En 2014, les élections municipales ont évincé les socialistes, au pouvoir depuis 1977 du paysage politique local. La gauche a dû se réinventer. À force de manifestations contre la politique municipale actuelle et de combats pour sauver associations et lieux emblématiques de la ville, le Collectif pour Romans prend forme. Il regroupe 128 adhéren·tes et 400 sympathisant·es. Pendant des mois, le collectif organise des réunions publiques thématiques ouvertes. Des ateliers recueillent la parole des habitant·es et identifient leurs préoccupations. « On les a mises en forme, synthétisées et priorisées pour élaborer notre programme », explique Denise, qui a rejoint l’aventure il y a plus d’un an.

Commencer par le bas, pour que fleurissent d’autres choses au niveau national

À la rentrée 2019, un “atelier candidature” s’est constitué. Il rassemble des volontaires et des plébiscité·es. Certain·es ont été proposé.es pour leurs qualités et leurs compétences, d’autres tiré·es au sort. Près de cinq cent courriers ont été envoyés pour étoffer le groupe. « J’ai été tirée au sort. J’étais sur mon canapé quand j’ai vu ce courrier qui m’a tout de suite interpellée, raconte Kalo Rossetto, auxiliaire de vie spécialisée dans le handicap mental. Il y a une volonté de s’inclure dans la politique, de reprendre la main sur tout ça. Au niveau local on sent qu’on peut faire déjà des choses. Je pense que c’est ça le principe des listes citoyennes communales. Commencer par le bas pour qu’après fleurissent d’autres choses au niveau national. »

Un exemple de parole recueilli par le Collectif pour Romans durant la campagne des municipales 2020 lors d’un atelier. Photo : Tim Buisson pour Radio Parleur.

Sur les 41 noms de la liste, trois ont été tirés au sort. Un geste de démocratie locale participative que le sociologue Guillaume Gourgues, chercheur au laboratoire Triangle à l’université Lumière-Lyon-II, analyse dans Politis : « Ils veulent aller au cœur du fonctionnement municipal pour le changer en profondeur. C’est un phénomène absolument passionnant. Il ne va pas renverser la planète, mais c’est un point de départ. »
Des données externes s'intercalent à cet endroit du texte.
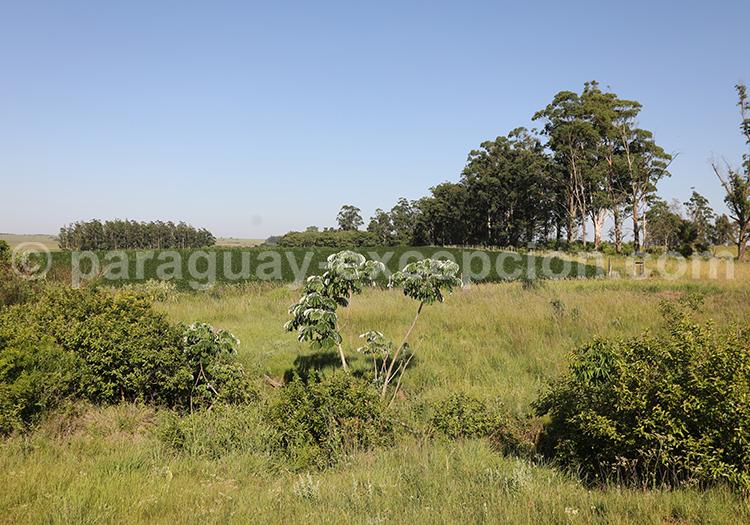 Visiter la région Yvy, au Paraguay
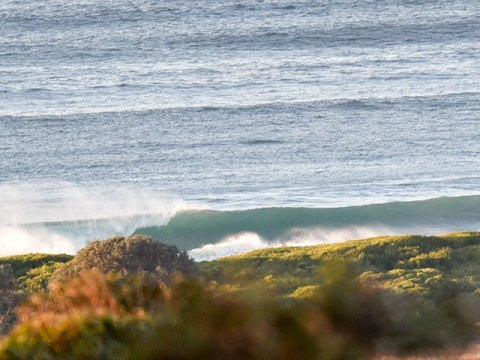 dee why beach wave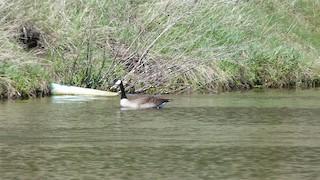 Canada Goose, ML59396821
S’armer d’outils participatifs pour impliquer les habitants

Les mouvements municipalistes connaissent un regain d’intérêt depuis quelques mois. Théorisé par l’écologiste américain Murray Bookchin dans les années 1970 dans sa version “libertaire”, il vise à « rem­pla­cer l’État, l’urbanisation, la hiérar­chie et le capi­ta­lisme par des ins­ti­tu­tions de démo­cra­tie directe et de coopé­ra­tion », en luttant contre les inégalités sociales et la destruction de l’environnement. Il repose sur deux axes : reprendre le pouvoir au niveau local et associer les citoyens. 

Jugement majoritaire et tirage au sort

À Romans-sur-Isère, en plus de la tête de liste et du premier adjoint, trois binômes ont été constitués par la méthode jugement majoritaire [1]: transition démocratique, transition écologique et justice sociale, les trois piliers du programme électoral. Un comité de suivi, composé d’une dizaine de personnes, veille au respect de la démarche d’émergence de la liste.
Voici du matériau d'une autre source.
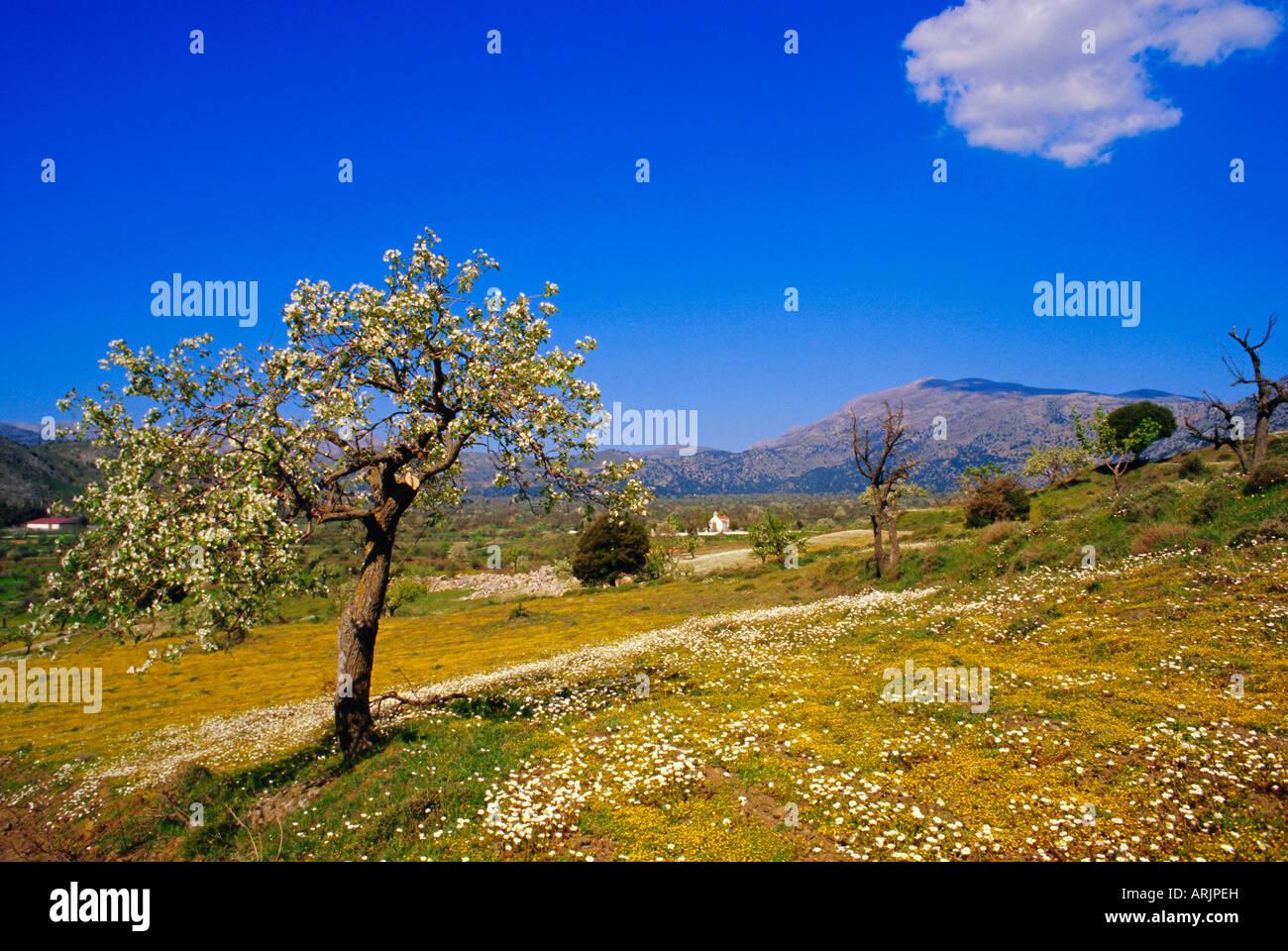 Bäume in Blüte und Frühling Blumen in der Nähe von Messa, Lassithi-Hochebene, Kreta, Griechenland Stockbild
Pour impliquer les citoyen·nes dans le processus démocratique, la liste s’appuie sur la transparence (captation vidéo des conseils municipaux, édition d’un bulletin d’information) et la mise en place d’instances de participation. Ils mènent des enquêtes publiques, organisent des tirages au sort, des budgets participatifs par quartier et mettent en place une plateforme numérique d’expression citoyenne. « Ça ne marchera pas à tous les coups. Mais c’est en insistant et en recommençant qu’on peut donner la possibilité aux gens de participer », veut croire Émilie Jungo, membre du binôme chargé de la transition démocratique.

Pour constituer la liste des municipales 2020 à Romans-sur-Isère, les candidats pouvaient se porter volontaire, être plébiscités ou encore être tirés au sort. Photo : Tim Buisson pour Radio Parleur.
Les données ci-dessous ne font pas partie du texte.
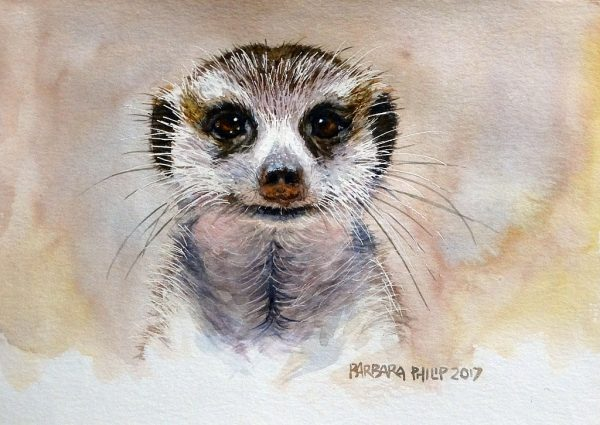 Meercat, wildlife portrait.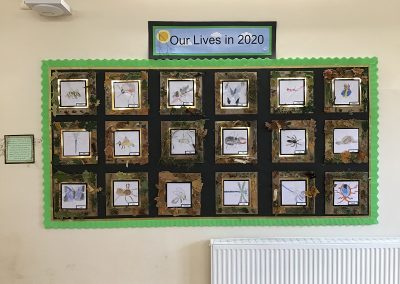Class 3 - Watercolour Insects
Le collectif sait qu’il devra bousculer les habitudes pour convaincre. « La participation citoyenne, ça demande surtout des moyens humains. Peut-être un peu d’argent. Mais si on veut faciliter l’implication des habitants, c’est tout une culture politique qui est à changer », confie Julie Maurel, désignée tête de liste.

300 listes participatives dans la bataille des municipales en mars

Le site Action commune, qui encadre et aide les démarches citoyennes, a recensé plus de 300 listes citoyennes prêtes à se lancer en mars. Au niveau national, le magasine Bastamag! a identifié dix villes dans lesquelles des listes “citoyennes” affichent leurs ambitions pour les municipales. Avec, pour dénominateur commun, la justice sociale, l’écologie et la volonté de renouveler la démocratie. Dans la Drôme, six listes citoyennes sont répertoriées : Dieulefit, La Bégude-de-Mazenc, La-Chapelle-en-Vercors, Luc-en-Diois, Crest et Saillans. Ce dernier village de 1 300 âmes a été pionnier en 2014 avec la liste “Autrement pour Saillans … Tous ensemble” créé contre le projet d’implantation d’un centre commercial décidé par l’ancien maire.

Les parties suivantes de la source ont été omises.